In The Netherlands, the EU has used the weekly Donald Duck magazine for kids to spread pro-EU propaganda. Representatives for the European Commission have commissioned a special edition of the magazine, featuring several stories meant to illustrate how great the European project is. The special edition came out in November 2019.
An undisclosed amount of tax payer money was spent producing this self-congratulatory, with the content having been created by the editors of Donald Duck, in cooperation with EU-representatives. Documents obtained by Dutch blog Follow The Money show that several themes for the stories are suggested by the EU-representatives, and they even have the ending of one of the stories changed because the original ending was not positive enough for the intended narrative.
In another e-mail, the EU insists that the stories avoid the theme of citizens having to pay the EU. Although this obviously happens in the real world, the EU thought it a ‘sensitive theme’ – too sensitive to touch, clearly (but not sensitive enough to stop taking our money).
In a response, the European Commission’s delegates in The Netherlands state that “We wanted to offer a balanced story, while highlighting the usefulness and necessity of the European Union”. Yeah, that sounds super-balanced.

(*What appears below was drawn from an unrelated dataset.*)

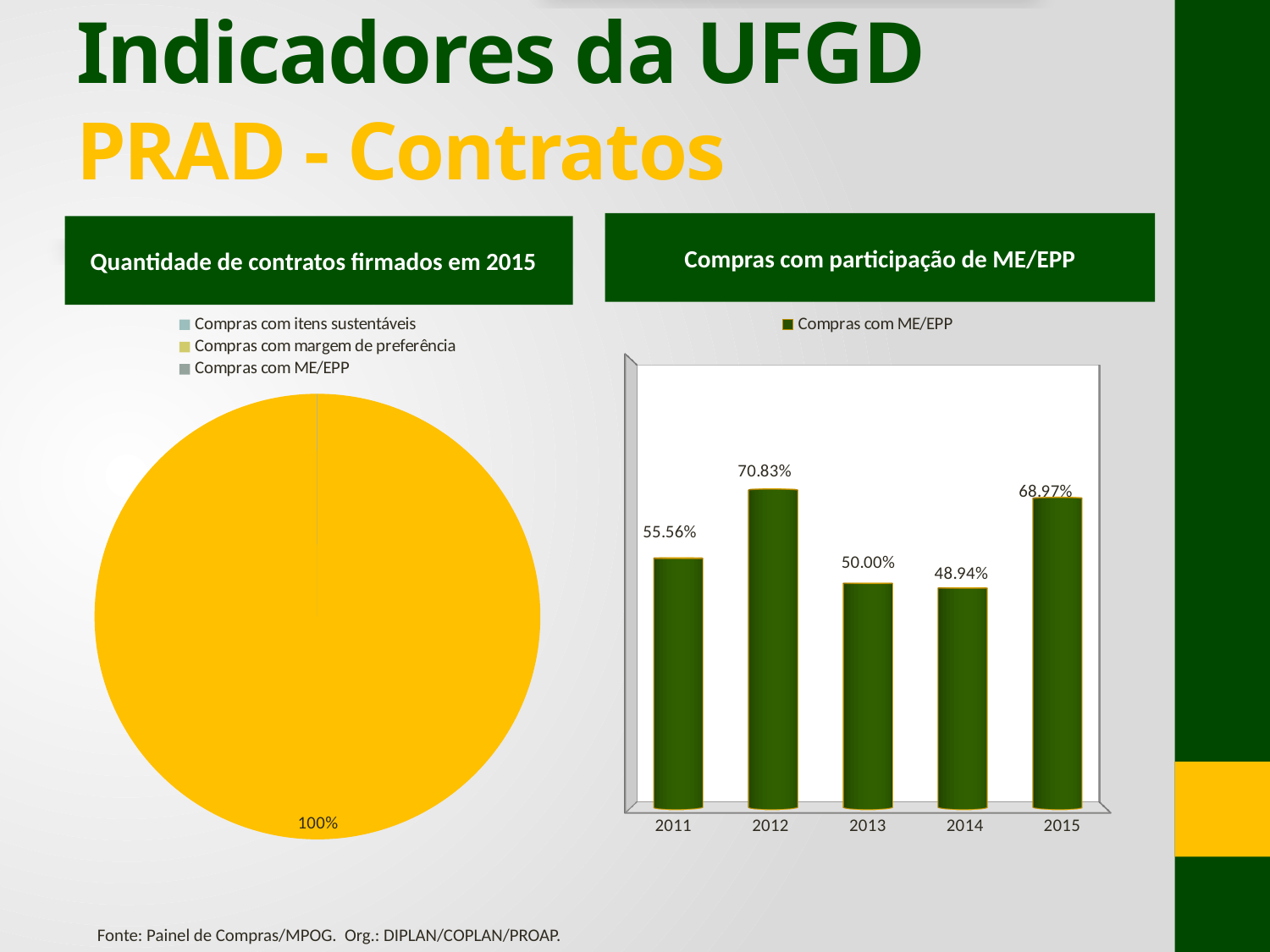
In the 'Compras com participação de ME/EPP' chart, what is the value for 2012? 70.83% What kind of chart is the 'Quantidade de contratos firmados em 2015' chart? pie chart How many entries does the legend of the 'Quantidade de contratos firmados em 2015' chart list? 3 How many years are shown in the 'Compras com participação de ME/EPP' chart? 5 In the 'Compras com participação de ME/EPP' chart, which year has the lowest value? 2014 In the 'Compras com participação de ME/EPP' chart, what is the value for 2015? 68.97% In the 'Compras com participação de ME/EPP' chart, which is larger, the value for 2011 or the value for 2013? 2011 In the 'Compras com participação de ME/EPP' chart, which year has the highest value? 2012 In the 'Quantidade de contratos firmados em 2015' chart, what share is shown on the single visible slice? 100% What kind of chart is the 'Compras com participação de ME/EPP' chart? bar chart In the 'Compras com participação de ME/EPP' chart, what is the value for 2014? 48.94% In the 'Compras com participação de ME/EPP' chart, what is the difference between the values for 2012 and 2011? 15.27%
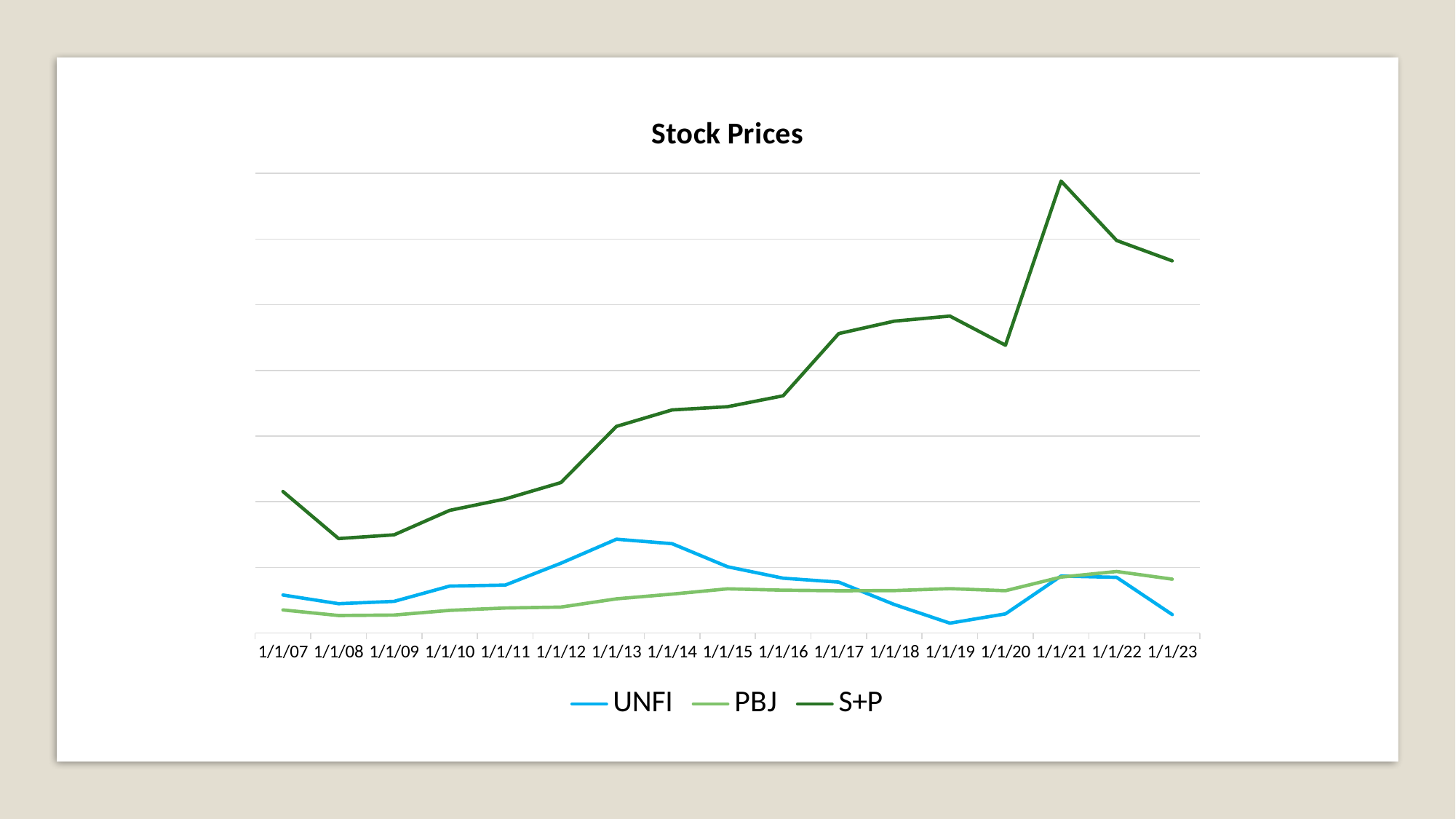
How many dates are shown along the x axis? 17 What is the title of the chart? Stock Prices At 1/1/23, which is higher, UNFI or PBJ? PBJ On which date is the UNFI series at its lowest value? 1/1/19 What kind of chart is shown on the slide? line chart At 1/1/13, which is higher, UNFI or PBJ? UNFI Does the S+P series rise or fall from 1/1/20 to 1/1/21? rise On which date does the S+P series reach its highest value? 1/1/21 Which series has the highest values across the whole period? S+P Which series are listed in the legend? UNFI, PBJ, S+P Does the UNFI series rise or fall from 1/1/22 to 1/1/23? fall How many series does the legend list? 3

The kicker is that the special edition of Donald Duck may form a violation of advertisement regulations. Advertisements must be clearly labeled as such, which has not happened here. Political ideologies are explicitly covered by these regulations. Several experts and academics specializing in ad regulations and media are quoted by Follow The Money, saying that the magazine should clearly have been marked as advertising.
Go get ’em while they’re young, EU. The sooner the new generation gets to know you, the sooner they’ll grow sick of you.